## Your task
Please reproduce every record, keeping each one exactly as written.

## Stored data
══════

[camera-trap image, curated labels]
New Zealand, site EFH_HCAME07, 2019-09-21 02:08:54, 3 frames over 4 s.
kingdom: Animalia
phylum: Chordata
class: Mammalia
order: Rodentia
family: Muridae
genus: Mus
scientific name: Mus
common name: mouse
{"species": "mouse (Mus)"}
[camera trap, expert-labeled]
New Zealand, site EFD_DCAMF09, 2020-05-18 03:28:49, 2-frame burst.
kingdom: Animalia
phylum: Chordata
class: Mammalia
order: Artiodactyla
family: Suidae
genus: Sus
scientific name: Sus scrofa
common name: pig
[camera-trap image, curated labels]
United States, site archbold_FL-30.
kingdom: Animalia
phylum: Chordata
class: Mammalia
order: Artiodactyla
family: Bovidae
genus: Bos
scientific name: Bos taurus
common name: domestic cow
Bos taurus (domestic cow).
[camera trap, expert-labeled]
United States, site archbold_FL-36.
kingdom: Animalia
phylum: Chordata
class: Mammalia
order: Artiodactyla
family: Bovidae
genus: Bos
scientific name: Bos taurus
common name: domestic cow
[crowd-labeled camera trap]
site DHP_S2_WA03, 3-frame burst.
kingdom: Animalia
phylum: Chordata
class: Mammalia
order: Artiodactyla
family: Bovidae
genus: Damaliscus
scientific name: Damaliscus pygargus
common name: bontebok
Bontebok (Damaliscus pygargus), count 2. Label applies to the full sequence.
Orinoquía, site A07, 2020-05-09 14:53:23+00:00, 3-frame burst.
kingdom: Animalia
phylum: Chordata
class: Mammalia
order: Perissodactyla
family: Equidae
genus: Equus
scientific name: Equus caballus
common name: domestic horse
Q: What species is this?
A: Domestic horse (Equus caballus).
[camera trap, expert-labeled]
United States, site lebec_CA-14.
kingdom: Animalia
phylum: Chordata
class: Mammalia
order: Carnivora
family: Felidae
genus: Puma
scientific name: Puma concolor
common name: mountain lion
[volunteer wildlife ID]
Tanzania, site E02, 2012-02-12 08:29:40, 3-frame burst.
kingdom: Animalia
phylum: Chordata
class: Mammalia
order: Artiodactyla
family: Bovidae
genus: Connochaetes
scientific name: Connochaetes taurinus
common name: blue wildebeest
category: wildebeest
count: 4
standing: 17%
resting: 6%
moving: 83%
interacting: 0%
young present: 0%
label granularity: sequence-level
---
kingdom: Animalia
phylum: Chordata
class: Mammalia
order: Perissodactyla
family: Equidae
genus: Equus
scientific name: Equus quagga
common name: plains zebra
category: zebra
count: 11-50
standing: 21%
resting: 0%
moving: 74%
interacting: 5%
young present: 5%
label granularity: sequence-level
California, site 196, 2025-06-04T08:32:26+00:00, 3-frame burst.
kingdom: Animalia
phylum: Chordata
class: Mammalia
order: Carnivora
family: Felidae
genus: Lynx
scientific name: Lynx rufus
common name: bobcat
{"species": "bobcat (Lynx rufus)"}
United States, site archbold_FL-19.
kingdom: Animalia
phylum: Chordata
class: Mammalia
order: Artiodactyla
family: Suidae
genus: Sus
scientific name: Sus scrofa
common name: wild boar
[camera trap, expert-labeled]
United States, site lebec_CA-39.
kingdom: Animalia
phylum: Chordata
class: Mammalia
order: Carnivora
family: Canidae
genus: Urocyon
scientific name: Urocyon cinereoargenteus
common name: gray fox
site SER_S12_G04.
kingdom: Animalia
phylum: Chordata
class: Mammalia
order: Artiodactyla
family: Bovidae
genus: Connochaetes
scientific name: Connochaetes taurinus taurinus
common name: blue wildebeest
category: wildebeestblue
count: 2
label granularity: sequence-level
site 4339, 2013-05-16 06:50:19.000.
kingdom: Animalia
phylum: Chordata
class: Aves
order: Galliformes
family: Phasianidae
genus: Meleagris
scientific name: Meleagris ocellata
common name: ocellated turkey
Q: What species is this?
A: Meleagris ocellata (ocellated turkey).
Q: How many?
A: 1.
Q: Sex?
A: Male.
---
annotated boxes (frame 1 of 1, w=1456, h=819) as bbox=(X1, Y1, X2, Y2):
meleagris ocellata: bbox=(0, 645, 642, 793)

══════

## Result of this task
[camera-trap image, curated labels]
New Zealand, site EFH_HCAME07, 2019-09-21 02:08:54, 3 frames over 4 s.
kingdom: Animalia
phylum: Chordata
class: Mammalia
order: Rodentia
family: Muridae
genus: Mus
scientific name: Mus
common name: mouse
{"species": "mouse (Mus)"}
[camera trap, expert-labeled]
New Zealand, site EFD_DCAMF09, 2020-05-18 03:28:49, 2-frame burst.
kingdom: Animalia
phylum: Chordata
class: Mammalia
order: Artiodactyla
family: Suidae
genus: Sus
scientific name: Sus scrofa
common name: pig
[camera-trap image, curated labels]
United States, site archbold_FL-30.
kingdom: Animalia
phylum: Chordata
class: Mammalia
order: Artiodactyla
family: Bovidae
genus: Bos
scientific name: Bos taurus
common name: domestic cow
Bos taurus (domestic cow).
[camera trap, expert-labeled]
United States, site archbold_FL-36.
kingdom: Animalia
phylum: Chordata
class: Mammalia
order: Artiodactyla
family: Bovidae
genus: Bos
scientific name: Bos taurus
common name: domestic cow
[crowd-labeled camera trap]
site DHP_S2_WA03, 3-frame burst.
kingdom: Animalia
phylum: Chordata
class: Mammalia
order: Artiodactyla
family: Bovidae
genus: Damaliscus
scientific name: Damaliscus pygargus
common name: bontebok
Bontebok (Damaliscus pygargus), count 2. Label applies to the full sequence.
Orinoquía, site A07, 2020-05-09 14:53:23+00:00, 3-frame burst.
kingdom: Animalia
phylum: Chordata
class: Mammalia
order: Perissodactyla
family: Equidae
genus: Equus
scientific name: Equus caballus
common name: domestic horse
Q: What species is this?
A: Domestic horse (Equus caballus).
[camera trap, expert-labeled]
United States, site lebec_CA-14.
kingdom: Animalia
phylum: Chordata
class: Mammalia
order: Carnivora
family: Felidae
genus: Puma
scientific name: Puma concolor
common name: mountain lion
[volunteer wildlife ID]
Tanzania, site E02, 2012-02-12 08:29:40, 3-frame burst.
kingdom: Animalia
phylum: Chordata
class: Mammalia
order: Artiodactyla
family: Bovidae
genus: Connochaetes
scientific name: Connochaetes taurinus
common name: blue wildebeest
category: wildebeest
count: 4
standing: 17%
resting: 6%
moving: 83%
interacting: 0%
young present: 0%
label granularity: sequence-level
---
kingdom: Animalia
phylum: Chordata
class: Mammalia
order: Perissodactyla
family: Equidae
genus: Equus
scientific name: Equus quagga
common name: plains zebra
category: zebra
count: 11-50
standing: 21%
resting: 0%
moving: 74%
interacting: 5%
young present: 5%
label granularity: sequence-level
California, site 196, 2025-06-04T08:32:26+00:00, 3-frame burst.
kingdom: Animalia
phylum: Chordata
class: Mammalia
order: Carnivora
family: Felidae
genus: Lynx
scientific name: Lynx rufus
common name: bobcat
{"species": "bobcat (Lynx rufus)"}
United States, site archbold_FL-19.
kingdom: Animalia
phylum: Chordata
class: Mammalia
order: Artiodactyla
family: Suidae
genus: Sus
scientific name: Sus scrofa
common name: wild boar
[camera trap, expert-labeled]
United States, site lebec_CA-39.
kingdom: Animalia
phylum: Chordata
class: Mammalia
order: Carnivora
family: Canidae
genus: Urocyon
scientific name: Urocyon cinereoargenteus
common name: gray fox
site SER_S12_G04.
kingdom: Animalia
phylum: Chordata
class: Mammalia
order: Artiodactyla
family: Bovidae
genus: Connochaetes
scientific name: Connochaetes taurinus taurinus
common name: blue wildebeest
category: wildebeestblue
count: 2
label granularity: sequence-level
site 4339, 2013-05-16 06:50:19.000.
kingdom: Animalia
phylum: Chordata
class: Aves
order: Galliformes
family: Phasianidae
genus: Meleagris
scientific name: Meleagris ocellata
common name: ocellated turkey
Q: What species is this?
A: Meleagris ocellata (ocellated turkey).
Q: How many?
A: 1.
Q: Sex?
A: Male.
---
annotated boxes (frame 1 of 1, w=1456, h=819) as bbox=(X1, Y1, X2, Y2):
meleagris ocellata: bbox=(0, 645, 642, 793)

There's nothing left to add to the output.